Wtedy unikałem Cię jak ognia. Pragnąłem o Tobie zapomnieć, nie przywoływać obrazu Twoich oczu, ust, włosów, ciała... Nie chciałem mieć Cię w pamięci, bo to by oznaczało, że musiałbym cierpieć. Bo zraniły mnie Twoje ostatnie słowa, ale przecież nie mogłem pozwolić sobie na to, żeby jakaś dziewczyna, która mnie nie chce, doprowadziła do tego, że przestałbym wierzyć w siebie i własne możliwości dotyczące zdobywania kobiet. 
Nie chciałem, ale jednak przez Ciebie, nie mogłem myśleć o niczym innym, prócz tego, jak mógłbym Cię zdobyć. Ciebie i nikogo innego.
Wtedy, po naszym drugim spotkaniu, nie wychodziłem na plażę przez dwa następne dni.
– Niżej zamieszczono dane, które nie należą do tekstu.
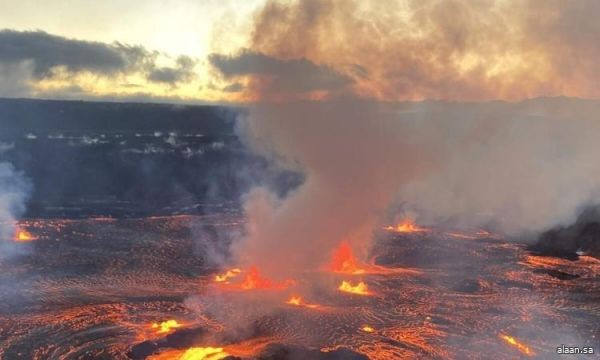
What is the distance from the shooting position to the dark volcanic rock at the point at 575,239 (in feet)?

Nie robiłem nic, oprócz spania, jedzenia, oglądania telewizji i myślenia o Tobie. Zastanawiałem się czy Ty także o mnie myślisz, czy spacerujesz jeszcze wieczorem, rozmyślając przy zachodzącym słońcu...
Dziwne, nie sądzisz?
Jak mogłem w ogóle brać pod uwagę, że Ty, która nawet nie chciałaś mnie poznać, myślałaś o kimś takim jak ja? Kimś, kto był wobec Ciebie nachalny i zachowywał się jak idiota? Miałem zdecydowanie zbyt wybujałą wyobraźnię, którą należało ujarzmić. I tak właśnie zrobiłem, zamykając się w czterech ścianach przez dwa dni.
Nie myślenie o Tobie kompletnie mi nie wychodziło... 
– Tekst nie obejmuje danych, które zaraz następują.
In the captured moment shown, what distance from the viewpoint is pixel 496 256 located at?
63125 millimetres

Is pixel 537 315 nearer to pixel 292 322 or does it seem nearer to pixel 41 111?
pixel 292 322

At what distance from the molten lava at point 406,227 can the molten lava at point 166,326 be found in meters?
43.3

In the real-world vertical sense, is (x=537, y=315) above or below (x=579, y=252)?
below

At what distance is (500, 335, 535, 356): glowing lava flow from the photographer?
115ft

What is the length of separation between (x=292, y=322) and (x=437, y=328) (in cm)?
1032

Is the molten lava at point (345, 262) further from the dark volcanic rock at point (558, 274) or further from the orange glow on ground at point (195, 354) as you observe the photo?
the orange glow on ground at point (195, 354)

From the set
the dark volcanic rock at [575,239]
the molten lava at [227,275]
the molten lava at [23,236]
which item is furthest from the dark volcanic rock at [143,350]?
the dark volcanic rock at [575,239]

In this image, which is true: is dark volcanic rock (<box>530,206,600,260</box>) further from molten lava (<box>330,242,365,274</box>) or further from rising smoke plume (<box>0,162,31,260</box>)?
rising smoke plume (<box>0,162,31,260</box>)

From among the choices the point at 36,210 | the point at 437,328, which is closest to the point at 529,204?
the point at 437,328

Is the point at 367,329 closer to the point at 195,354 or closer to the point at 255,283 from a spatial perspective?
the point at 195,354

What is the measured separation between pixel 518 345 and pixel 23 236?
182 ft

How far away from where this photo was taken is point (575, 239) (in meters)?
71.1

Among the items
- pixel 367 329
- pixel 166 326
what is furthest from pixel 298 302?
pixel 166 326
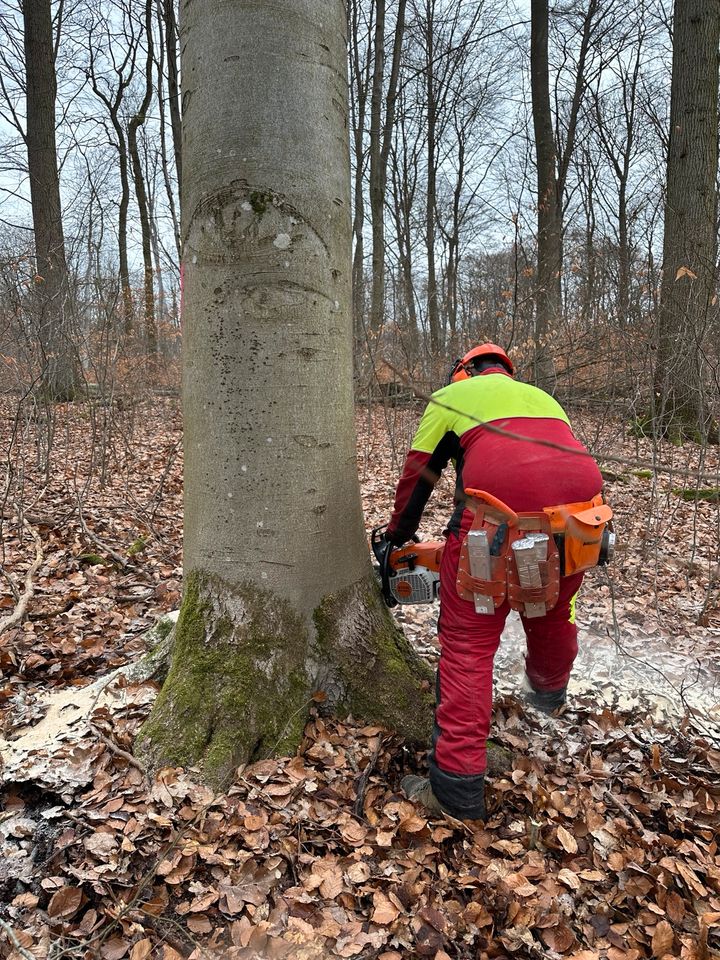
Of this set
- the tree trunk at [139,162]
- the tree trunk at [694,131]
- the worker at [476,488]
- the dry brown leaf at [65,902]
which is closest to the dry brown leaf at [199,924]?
the dry brown leaf at [65,902]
Wciąż miałem w głowie Twój obraz, ciągle zastanawiałem się nad tym wszystkim, co powinienem teraz zrobić, jak postąpić, żeby móc zacząć wszystko od początku, aby jeszcze raz spróbować nawiązać z Tobą chociaż cieniutką nić porozumienia, która mogłaby coś zmienić... Czy mi się udało? Nie. 
Jedyne, co chciałem wtedy zrobić i nie zawahałbym się dłużej niż sekundę, czy powinienem, to odszukanie Cię i wyznanie tego, jak bardzo mi głupio i żałuję tego, jak zaczęła się nasza znajomość. Nie zrobiłem tego, ponieważ uznałem, że to najgłupsze i najbardziej upokarzające, co mógłbym wtedy zrobić. 
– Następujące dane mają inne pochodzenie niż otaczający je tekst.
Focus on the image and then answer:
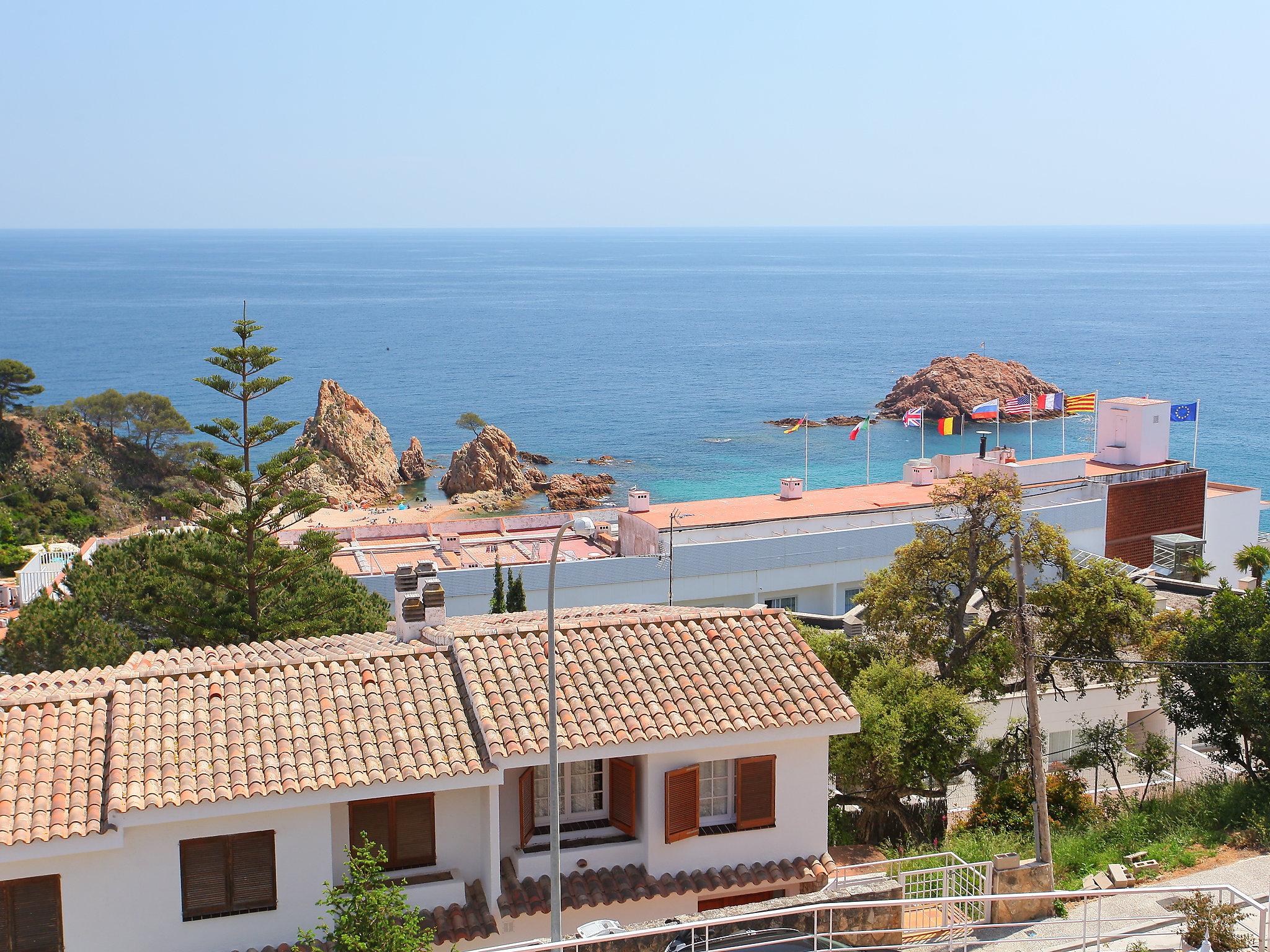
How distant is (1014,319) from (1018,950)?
16858 cm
Podejście do Ciebie i powiedzenie tego wszystkiego kosztowałoby mnie nie tylko wielkim poczuciem wstydu, ale i odbiłoby się też na zdrowiu, bo serce nie wytrzymałoby takiego obciążenia.
Po czasie, który upłynął od tamtego dnia do dzisiaj, czyli dokładnie dwa lata i sześć miesięcy, mogę śmiało stwierdzić, że pozostanie w ukryciu było najlepszym wyjściem. Mimo tego, że było mi ciężko usiedzieć w miejscu, zasypywany ciągłymi myślami o Tobie, to dałem radę, z czego byłem dumny. Dwa dni to bardzo dużo, więc wtedy, gdy już wyszedłem ze swojej kryjówki, mogłem powiedzieć, że czuję się lepiej. Nie było mi już tak wstyd, chociaż wciąż siedziało we mnie duże ziarno zawstydzenia, kiedy pomyślałem o tym, do czego doprowadziłem. 
A więc wyszedłem.
Na spacer.
Wieczorem.
Ale nie po to, by znaleźć okazję do spotkania z Tobą (choć wiedziałem, że to bardzo prawdopodobne, jeśli nie wyjechałaś). Chciałem się tylko przejść i zacząć powoli planować powrót do domu. Nie mogłem przecież wiecznie siedzieć na Malediwach i czyhać na Ciebie na każdym kroku. Musiałem zacząć planować życie bez Ciebie i już mi się to udawało, gdy spacerowałem boso wzdłuż oceanu, gdy Cię zobaczyłem. 
Nie wiedziałem, co robić, jak się zachować, więc byłem gotów nawet uciec, oby tylko nie spojrzeć Ci w twarz. Czułem się jak ostatni dureń, nawet, gdy o Tobie myślałem.
Kiedy Cię dostrzegłem, Ty chyba mnie nie zauważyłaś, byłaś zbyt daleko, toteż wykorzystałem sytuację.
Nie wiem, co mną wtedy kierowało, dlaczego tak postąpiłem, ale... uciekłem.
Odwróciłem się i odszedłem. 
Nie wiem, czy mnie wtedy rozpoznałaś, bo nie odwróciłem się ani razu. Potem tłumaczyłem sobie to tchórzostwo tym, że chciałem dać Ci spokój, a przynajmniej dopóki nie zebrałbym się w sobie i nie przestał tak obsesyjnie myśleć o tym, co się wydarzyło. 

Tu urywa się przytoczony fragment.